Understanding Availability and Site Resilience Solutions for Exchange Server 2003

Article
01/24/2008

Companies are often evaluated on their ability to maintain operations and provide services at all times. An interruption in services or operations can have a devastating impact on a company's reputation, and it can be very, very expensive.

Generally speaking, availability is accomplished through a balance of risk-reduction measures, such as site resilience, and recovery options, including backup facilities. The term site resilience refers to the ability to extend the logical topology of a particular infrastructure from its primary physical location to a secondary physical location.

Microsoft® Exchange Server 2003 offers out-of-the box features that you can use in site-resilient infrastructures. In addition to these out-of-the box features, third-party storage vendors offer solutions that enable the deployment of Exchange Server 2003 in a site-resilient infrastructure.

In this article, I examine various factors that affect site resilience solutions and provide best practice recommendations for implementing site resilience solutions. I don't discuss specific solutions from third-party storage vendors, but I do explain the three main approaches that are typically used by third-party storage vendors.

Understanding the Cost of Availability

Although they are sometimes used interchangeably, the terms availability and high availability can mean different things depending on the context in which they are used and the audience that is involved. In this article, availability refers to the ability of a component or service to perform its required function at a stated instant or over a stated period of time. High availability refers to the minimization or masking of failures by implementing fault tolerance and redundancy.

Because these terms are often misunderstood, it is relatively easy for customers to have inappropriate expectations about availability targets. It is also easy for customers to demand higher levels of availability than they are willing to pay for.

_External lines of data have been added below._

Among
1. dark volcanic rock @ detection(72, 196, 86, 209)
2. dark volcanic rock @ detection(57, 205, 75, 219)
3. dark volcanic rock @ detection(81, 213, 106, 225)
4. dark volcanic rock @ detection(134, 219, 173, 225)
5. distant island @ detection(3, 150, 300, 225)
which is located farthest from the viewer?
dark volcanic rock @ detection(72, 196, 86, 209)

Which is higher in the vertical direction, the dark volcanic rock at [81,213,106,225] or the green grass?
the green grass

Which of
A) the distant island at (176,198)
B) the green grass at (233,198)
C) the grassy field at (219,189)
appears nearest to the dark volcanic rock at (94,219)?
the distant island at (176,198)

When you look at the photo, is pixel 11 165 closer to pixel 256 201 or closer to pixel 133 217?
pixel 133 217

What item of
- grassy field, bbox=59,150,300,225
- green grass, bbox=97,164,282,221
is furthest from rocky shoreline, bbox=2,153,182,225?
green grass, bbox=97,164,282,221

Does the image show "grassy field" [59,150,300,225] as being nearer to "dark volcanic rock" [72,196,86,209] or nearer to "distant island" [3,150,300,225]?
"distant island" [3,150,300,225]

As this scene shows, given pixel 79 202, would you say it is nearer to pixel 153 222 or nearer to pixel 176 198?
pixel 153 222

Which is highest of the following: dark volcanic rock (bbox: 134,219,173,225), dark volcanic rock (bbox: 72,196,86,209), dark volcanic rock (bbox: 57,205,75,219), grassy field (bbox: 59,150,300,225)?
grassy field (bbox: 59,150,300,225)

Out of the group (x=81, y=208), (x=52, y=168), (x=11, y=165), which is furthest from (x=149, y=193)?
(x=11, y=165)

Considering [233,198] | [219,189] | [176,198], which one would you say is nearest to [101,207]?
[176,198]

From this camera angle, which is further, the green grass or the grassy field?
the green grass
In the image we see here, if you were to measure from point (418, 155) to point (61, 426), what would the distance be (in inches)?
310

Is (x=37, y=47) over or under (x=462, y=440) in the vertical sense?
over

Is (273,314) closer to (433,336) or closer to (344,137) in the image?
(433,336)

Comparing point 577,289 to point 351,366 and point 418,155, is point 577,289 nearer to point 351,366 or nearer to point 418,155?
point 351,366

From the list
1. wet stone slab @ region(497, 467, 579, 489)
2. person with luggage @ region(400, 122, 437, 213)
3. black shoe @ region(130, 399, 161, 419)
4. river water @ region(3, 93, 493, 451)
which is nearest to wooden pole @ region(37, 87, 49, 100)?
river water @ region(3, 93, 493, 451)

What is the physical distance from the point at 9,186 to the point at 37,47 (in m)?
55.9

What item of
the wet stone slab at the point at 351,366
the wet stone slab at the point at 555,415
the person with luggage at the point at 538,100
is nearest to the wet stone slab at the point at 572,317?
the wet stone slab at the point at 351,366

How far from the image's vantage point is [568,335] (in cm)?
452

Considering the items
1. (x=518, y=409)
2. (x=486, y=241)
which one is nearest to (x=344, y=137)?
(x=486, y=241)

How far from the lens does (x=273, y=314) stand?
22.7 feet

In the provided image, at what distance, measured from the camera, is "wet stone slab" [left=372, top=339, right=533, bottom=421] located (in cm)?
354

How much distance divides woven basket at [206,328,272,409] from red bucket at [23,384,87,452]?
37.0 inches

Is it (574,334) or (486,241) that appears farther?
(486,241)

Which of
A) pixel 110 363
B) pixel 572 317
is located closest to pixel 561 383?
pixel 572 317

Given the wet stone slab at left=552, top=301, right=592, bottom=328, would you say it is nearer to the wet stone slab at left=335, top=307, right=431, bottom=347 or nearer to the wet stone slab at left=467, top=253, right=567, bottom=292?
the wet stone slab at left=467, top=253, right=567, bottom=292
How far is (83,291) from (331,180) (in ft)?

Cost implications include, but are not limited to, the following items:

Hardware
Software
Network infrastructure
Staffing
Training
Facilities
Serviceability Serviceability refers to the contractual arrangements made with third-party service providers, or operational level agreements made with IT divisions inside your organization, to provide or maintain IT services or components.
Operational costs

The Microsoft Operations Framework (MOF) covers availability management and service continuity concepts, including cost considerations, in detail. Also, check out the following articles for more information:

Enhancing Availability

You can enhance availability by implementing redundancy. The following features of the various Exchange Server 2003 server roles help you implement redundancy:

Mailbox servers You can take advantage of the Cluster service in Microsoft Windows Server™ 2003 to provide high availability for mailbox servers.
Public folder servers You can take advantage of built-in replication to provide high availability for public folder servers. Built-in replication works by maintaining a copy of the folders on one or more other servers. Public folder stores can also reside in Windows server clusters.
Bridgehead servers With Exchange Server 2003 SMTP connectors and routing group connectors, multiple servers can be configured as source bridgeheads, thereby providing high availability for transport. In addition, SMTP servers can be part of a network load balancing (NLB) cluster to provide SMTP server high availability.
Front-end servers Exchange Server 2003 front-end servers can be part of a NLB cluster to provide availability for Microsoft Office Outlook® Web Access and other Internet-based Exchange clients.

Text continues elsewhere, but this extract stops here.